Regarding the set of relevant features, R_MCA_std and R_LCA_kurtosis appeared as relevant features independent of the approach and dataset. LPA_ETD appeared in coincidence for three datasets:,DFU, STANDUP, and STANDUP
, whereas R_MCA_kurtosis also appeared in coincidence for three datasets, STANDUP, STANDUP
, and ALL. In addition, nine features were in coincidence for two datasets. Among all of these features found in coincidence, those that already appeared as relevant in our previous work are as follows [
27]: R_MCA_std, LPA_ETD, L_kurtosis, R_kurtosis, L_MCA_std, and R_LPA_std. Thus, these features, mainly associated with the MCA and LPA angiosomes, as well as the kurtosis for each foot, consistently appeared as relevant features independent of the input dataset.

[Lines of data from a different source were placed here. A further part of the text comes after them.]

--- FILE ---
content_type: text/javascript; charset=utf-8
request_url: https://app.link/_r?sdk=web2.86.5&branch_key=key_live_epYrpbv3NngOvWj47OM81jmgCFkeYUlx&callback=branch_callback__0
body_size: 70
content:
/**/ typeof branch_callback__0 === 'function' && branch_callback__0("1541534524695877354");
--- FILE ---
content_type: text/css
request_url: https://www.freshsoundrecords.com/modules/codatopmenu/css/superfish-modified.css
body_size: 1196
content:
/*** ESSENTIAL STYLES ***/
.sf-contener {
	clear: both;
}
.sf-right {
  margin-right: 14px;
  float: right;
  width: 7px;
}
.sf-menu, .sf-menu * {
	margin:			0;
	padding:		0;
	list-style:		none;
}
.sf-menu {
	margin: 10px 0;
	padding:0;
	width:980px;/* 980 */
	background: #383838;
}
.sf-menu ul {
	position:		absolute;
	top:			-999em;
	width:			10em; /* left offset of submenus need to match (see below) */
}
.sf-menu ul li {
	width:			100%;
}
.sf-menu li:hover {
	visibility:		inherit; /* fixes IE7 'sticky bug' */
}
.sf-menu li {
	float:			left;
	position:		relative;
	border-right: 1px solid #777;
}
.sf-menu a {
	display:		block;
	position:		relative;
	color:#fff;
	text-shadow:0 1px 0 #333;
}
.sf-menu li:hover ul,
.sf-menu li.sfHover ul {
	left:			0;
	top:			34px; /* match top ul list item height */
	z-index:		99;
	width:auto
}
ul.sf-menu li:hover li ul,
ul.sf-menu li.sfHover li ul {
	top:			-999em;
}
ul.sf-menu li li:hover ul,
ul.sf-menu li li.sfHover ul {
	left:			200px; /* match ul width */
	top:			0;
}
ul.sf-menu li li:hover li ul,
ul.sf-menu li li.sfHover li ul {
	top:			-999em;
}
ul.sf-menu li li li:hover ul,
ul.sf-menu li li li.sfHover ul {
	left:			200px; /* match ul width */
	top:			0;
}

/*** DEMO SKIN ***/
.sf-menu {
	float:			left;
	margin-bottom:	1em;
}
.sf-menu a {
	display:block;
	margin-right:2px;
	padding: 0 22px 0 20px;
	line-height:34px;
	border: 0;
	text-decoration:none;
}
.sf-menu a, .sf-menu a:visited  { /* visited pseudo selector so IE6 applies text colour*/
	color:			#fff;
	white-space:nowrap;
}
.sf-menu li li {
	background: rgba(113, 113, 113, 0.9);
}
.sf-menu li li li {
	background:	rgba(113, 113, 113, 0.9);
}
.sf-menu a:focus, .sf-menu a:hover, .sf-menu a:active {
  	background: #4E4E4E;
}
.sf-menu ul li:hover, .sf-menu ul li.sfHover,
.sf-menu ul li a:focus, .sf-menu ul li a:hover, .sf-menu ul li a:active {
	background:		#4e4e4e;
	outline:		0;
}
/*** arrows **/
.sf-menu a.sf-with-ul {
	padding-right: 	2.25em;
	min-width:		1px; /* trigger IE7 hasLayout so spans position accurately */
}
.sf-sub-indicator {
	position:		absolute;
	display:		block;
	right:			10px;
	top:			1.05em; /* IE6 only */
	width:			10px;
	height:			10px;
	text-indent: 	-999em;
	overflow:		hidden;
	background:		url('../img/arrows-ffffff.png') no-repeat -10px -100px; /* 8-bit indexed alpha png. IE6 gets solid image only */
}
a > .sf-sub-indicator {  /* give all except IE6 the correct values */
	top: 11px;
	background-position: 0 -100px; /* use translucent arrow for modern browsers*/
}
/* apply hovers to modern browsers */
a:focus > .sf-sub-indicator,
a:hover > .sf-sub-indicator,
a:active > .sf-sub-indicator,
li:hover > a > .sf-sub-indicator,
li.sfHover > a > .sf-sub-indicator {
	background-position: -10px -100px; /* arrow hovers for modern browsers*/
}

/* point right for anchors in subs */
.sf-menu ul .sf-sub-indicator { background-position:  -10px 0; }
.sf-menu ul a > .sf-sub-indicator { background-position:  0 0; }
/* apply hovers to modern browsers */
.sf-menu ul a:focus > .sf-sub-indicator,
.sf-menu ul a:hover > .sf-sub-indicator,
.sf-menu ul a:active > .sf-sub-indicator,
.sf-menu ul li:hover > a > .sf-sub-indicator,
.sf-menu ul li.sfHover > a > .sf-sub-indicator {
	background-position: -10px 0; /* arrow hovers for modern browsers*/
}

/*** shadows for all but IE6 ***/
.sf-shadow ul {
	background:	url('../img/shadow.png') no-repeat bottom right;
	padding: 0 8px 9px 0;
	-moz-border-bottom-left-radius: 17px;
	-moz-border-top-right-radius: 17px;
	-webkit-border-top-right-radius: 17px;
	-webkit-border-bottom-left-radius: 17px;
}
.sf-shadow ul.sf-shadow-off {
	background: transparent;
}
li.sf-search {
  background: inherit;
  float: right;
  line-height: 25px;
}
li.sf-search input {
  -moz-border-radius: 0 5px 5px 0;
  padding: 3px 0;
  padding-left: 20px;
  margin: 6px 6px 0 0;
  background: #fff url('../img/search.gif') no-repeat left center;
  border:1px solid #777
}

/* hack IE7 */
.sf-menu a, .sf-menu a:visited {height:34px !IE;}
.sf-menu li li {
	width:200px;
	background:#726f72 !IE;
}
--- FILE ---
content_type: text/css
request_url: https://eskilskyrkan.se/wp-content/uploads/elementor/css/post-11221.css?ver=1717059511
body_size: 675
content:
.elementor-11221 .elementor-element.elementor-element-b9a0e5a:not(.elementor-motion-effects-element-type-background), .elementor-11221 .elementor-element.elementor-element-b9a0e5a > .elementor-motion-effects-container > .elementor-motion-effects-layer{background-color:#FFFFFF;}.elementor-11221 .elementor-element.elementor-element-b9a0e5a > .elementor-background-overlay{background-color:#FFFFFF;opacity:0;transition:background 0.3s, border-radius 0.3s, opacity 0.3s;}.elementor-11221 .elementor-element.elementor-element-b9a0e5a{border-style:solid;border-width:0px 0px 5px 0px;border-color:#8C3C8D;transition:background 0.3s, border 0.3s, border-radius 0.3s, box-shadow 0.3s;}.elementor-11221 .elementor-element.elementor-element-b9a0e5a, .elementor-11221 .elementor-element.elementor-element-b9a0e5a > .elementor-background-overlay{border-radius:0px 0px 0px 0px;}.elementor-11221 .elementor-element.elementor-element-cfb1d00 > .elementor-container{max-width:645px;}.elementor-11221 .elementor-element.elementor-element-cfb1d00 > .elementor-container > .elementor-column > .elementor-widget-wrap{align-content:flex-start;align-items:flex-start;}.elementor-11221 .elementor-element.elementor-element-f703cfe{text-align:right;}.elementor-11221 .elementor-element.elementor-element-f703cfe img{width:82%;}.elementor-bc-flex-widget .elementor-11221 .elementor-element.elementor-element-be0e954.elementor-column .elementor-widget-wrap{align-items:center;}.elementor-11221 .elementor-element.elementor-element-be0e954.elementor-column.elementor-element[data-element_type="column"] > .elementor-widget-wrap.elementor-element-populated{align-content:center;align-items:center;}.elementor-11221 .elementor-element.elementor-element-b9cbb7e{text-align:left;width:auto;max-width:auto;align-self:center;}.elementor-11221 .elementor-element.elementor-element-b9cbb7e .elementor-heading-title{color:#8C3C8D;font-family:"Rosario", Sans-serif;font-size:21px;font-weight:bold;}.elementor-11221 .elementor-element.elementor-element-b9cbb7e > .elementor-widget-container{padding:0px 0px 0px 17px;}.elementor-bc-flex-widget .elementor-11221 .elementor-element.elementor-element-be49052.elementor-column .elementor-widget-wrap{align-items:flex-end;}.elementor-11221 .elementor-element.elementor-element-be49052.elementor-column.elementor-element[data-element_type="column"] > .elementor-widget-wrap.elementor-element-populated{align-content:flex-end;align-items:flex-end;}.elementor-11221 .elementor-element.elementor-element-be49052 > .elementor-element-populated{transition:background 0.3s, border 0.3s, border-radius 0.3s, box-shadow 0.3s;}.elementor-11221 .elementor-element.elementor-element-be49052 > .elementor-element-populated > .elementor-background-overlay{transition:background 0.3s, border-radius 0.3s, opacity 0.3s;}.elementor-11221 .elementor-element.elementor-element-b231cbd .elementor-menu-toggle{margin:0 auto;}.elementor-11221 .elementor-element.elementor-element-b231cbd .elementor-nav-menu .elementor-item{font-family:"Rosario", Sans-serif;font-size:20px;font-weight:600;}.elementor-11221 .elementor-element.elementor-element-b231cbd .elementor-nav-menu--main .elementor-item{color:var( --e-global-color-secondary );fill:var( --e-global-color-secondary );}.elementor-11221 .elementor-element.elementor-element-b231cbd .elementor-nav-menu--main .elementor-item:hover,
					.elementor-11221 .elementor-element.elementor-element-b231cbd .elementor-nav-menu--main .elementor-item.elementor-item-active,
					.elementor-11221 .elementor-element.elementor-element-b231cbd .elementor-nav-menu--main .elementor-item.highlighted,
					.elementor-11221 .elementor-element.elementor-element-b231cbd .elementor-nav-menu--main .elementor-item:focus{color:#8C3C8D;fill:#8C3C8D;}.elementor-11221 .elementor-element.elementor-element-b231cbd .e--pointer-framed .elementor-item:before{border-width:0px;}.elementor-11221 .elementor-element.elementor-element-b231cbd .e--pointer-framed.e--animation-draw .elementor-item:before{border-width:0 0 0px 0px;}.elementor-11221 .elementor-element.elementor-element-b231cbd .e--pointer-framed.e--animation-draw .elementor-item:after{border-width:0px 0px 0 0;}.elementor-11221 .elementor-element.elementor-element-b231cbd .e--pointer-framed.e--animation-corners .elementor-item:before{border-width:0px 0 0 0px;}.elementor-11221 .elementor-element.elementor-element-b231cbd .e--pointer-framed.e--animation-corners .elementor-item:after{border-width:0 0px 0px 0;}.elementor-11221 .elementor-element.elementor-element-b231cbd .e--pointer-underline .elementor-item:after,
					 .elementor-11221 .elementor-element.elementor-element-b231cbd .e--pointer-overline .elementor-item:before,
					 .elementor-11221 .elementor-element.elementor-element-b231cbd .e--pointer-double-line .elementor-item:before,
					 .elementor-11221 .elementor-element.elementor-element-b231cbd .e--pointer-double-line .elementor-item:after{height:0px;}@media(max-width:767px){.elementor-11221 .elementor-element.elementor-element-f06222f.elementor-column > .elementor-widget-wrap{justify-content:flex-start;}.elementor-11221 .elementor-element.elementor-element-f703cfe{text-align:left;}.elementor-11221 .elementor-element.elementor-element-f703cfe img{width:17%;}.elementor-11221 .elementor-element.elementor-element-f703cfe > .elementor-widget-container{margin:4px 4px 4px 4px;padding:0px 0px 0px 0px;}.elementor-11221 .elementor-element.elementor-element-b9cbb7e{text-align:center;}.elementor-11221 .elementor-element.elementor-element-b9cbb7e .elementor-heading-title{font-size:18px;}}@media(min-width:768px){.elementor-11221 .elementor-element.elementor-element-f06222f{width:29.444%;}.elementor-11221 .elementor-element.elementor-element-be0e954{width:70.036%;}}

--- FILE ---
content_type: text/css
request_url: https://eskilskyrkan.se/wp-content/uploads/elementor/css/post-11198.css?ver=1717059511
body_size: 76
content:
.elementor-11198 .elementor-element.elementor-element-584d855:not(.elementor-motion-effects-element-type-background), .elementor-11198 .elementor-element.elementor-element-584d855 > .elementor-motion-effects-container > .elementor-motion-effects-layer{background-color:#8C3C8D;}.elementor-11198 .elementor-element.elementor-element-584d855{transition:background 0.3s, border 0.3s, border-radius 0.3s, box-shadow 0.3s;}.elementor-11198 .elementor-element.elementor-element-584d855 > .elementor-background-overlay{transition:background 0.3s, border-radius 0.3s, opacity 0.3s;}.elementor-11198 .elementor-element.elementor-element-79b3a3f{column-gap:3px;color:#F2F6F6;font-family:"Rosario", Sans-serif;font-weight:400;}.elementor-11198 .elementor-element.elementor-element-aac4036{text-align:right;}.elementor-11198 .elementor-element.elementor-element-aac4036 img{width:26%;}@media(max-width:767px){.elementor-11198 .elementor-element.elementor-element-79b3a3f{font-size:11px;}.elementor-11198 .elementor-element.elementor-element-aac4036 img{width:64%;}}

A major limitation of the present study is the lack of an associated clinical trial. At this stage, the main aim was focused on establishing the workflow required for data analysis. In this work, as a proof of concept, a relevant set of state-of-the-art features was determined. This provided a tool to successfully discriminate between healthy and pathological subjects by measuring the temperature within the plantar aspects of both feet. Furthermore, some insight was gained regarding the importance of the different angiosomes and their predictive value for classification. However, the presented methodology must be tested and validated in a standard clinical setting in order to assess the clinical relevance of the findings. Then, the incorporation of glycemic control parameters and other diabetes-specific factors must be included as additional features. This allows for the assessment of whether underlying biochemical processes relate to inflammation or microvascular changes in diabetic foot disorders.
Further studies would require more balanced datasets to classify thermograms between two classes, diabetic and healthy. The necessity of additional preprocessing to unify different datasets must be explored. The lack of improvement noticed in this work when merging datasets in comparison with our previous work [
27] may be a consequence of avoiding a uniform preprocessing.
Moreover, the STANDUP database provides thermographic images after thermal stress for healthy and diabetic subjects. This could help to gain some insight regarding dynamic thermal changes in diabetic foot disorders and whether thermal information could contribute to early detection. Currently, these data are being preprocessed in order to apply the methodology presented in this work. Finally, once the patient has been labeled as diabetic, a new classification task is planned to determine the level of severity within diabetic thermograms.